Plus who fights with swords anymore? I was never into swords, not even as a kid. The whole spin-around-and-strike-fighting move never made sense. Maybe that’s why I was more of a Han Solo kid growing up.
Episode Four—there are many hopes, I hope
Then there’s the idea that only a small handful of people are special, that the Force’s “chosen ones” will damn or save us, and that the Force is both good and evil, and somehow needs an army to rule the galaxy, even though the Force is already inside every atom of the galaxy. Or something.
May the Force be with you? The Force sounds awful. The Force is also with the evil guys, right?
Episode Five—the Empire always wins, then loses
The Empire builds a Death Star, and the rebels destroy it. The Empire builds another Death Star, and the rebels destroy it. The New “Order” builds a super Death Star, and—you guessed it! The Rebels destroy it.

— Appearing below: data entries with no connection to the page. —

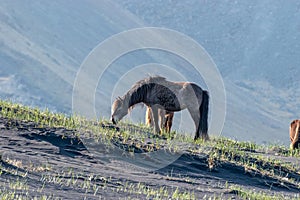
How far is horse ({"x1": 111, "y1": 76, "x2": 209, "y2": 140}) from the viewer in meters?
23.6

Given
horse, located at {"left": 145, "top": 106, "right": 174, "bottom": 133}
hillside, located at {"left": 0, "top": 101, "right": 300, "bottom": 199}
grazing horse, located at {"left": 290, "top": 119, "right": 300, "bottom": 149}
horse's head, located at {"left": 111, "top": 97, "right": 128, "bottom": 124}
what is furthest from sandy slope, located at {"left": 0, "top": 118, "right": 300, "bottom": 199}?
grazing horse, located at {"left": 290, "top": 119, "right": 300, "bottom": 149}

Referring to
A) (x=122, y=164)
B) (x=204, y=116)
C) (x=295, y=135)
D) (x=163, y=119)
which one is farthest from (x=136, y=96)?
(x=295, y=135)

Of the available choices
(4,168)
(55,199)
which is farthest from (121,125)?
(55,199)

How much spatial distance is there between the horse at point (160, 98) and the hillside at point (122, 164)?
1.88 feet

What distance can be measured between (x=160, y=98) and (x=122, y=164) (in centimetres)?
515

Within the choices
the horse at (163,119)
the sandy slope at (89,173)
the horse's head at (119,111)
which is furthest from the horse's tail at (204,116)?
the sandy slope at (89,173)

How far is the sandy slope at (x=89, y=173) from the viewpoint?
14750mm

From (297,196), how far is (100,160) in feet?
13.9

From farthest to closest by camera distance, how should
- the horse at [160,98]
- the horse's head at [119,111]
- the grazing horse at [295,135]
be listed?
the grazing horse at [295,135]
the horse's head at [119,111]
the horse at [160,98]

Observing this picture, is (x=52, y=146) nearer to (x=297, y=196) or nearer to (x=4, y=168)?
(x=4, y=168)

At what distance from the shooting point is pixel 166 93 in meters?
23.8

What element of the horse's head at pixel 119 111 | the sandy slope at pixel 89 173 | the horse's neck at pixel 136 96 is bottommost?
the sandy slope at pixel 89 173

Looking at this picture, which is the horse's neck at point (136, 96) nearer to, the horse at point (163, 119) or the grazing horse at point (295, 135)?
the horse at point (163, 119)

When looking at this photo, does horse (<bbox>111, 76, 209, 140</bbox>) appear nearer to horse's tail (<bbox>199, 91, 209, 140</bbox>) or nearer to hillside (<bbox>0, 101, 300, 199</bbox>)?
horse's tail (<bbox>199, 91, 209, 140</bbox>)
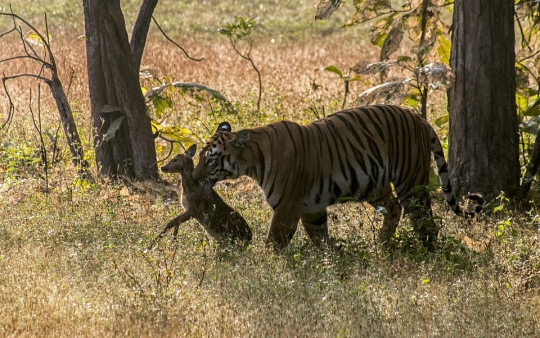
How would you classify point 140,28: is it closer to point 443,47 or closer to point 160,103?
point 160,103

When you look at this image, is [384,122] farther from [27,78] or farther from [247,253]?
[27,78]

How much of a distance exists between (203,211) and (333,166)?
1183mm

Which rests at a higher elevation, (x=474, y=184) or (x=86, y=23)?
(x=86, y=23)

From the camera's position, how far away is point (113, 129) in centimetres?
959

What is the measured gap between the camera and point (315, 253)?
711 cm

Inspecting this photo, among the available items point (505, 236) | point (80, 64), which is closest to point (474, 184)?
point (505, 236)

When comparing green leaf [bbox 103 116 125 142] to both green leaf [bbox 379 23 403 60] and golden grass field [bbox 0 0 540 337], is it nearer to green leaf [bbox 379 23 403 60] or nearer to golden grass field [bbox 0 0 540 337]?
golden grass field [bbox 0 0 540 337]

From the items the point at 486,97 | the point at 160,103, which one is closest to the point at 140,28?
the point at 160,103

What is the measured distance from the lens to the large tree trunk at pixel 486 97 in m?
8.78

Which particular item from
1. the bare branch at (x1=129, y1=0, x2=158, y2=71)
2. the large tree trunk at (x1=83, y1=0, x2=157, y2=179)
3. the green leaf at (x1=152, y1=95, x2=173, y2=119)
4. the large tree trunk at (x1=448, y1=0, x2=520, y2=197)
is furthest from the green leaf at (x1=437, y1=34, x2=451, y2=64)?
the large tree trunk at (x1=83, y1=0, x2=157, y2=179)

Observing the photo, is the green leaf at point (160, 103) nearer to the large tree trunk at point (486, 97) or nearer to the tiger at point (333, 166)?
the tiger at point (333, 166)

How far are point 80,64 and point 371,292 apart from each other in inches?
410

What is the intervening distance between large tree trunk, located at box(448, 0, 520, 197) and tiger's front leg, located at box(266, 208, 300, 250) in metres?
2.39

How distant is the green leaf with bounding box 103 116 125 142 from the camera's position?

The characters—scrappy smugglers, farm boys and scrapper girls, lost princesses, abandoned children, and no-name nobodies who are chosen by the Force—are wonderful motifs, but they’re overused, even in the same series. And in most religions and cults.
Episode Six—teddy bears and ghosts? There is nothing to learn here
If everyone who dies and gets killed can exist in the spirit realm for training, then…what? Why fight and kill while you’re “alive” if being alive isn’t really a real thing for the Sith and Jedi, who can train and fight as ghosts?
I’m losing my damn non-Jedi mind.
Episode Seven—my ennui awakens
So it happened. While watching SW7: TFA I realized that I was done, that I had to break up with SW, but that I would probably watch the next 50 Disney-ordered SW episodes the same way I excitedly watch anything Marvel puts out without really caring about it in a deep, life-affirming way.
I love the stuff, I just don’t love the stuff the way I once did. I’m sorry. I got old.
So where do I go now?
The answer? Star Trek. I will never be done with Star Trek. Never.
Until my son becomes a fanatic about it.
♦◊♦
Photo:collage from WCM 1111/Flickr
And thank you for sharing this!
◊♦◊
Read Jeremy McKeen every week here on The Good Men Project!
And thank you for commenting below and sharing this!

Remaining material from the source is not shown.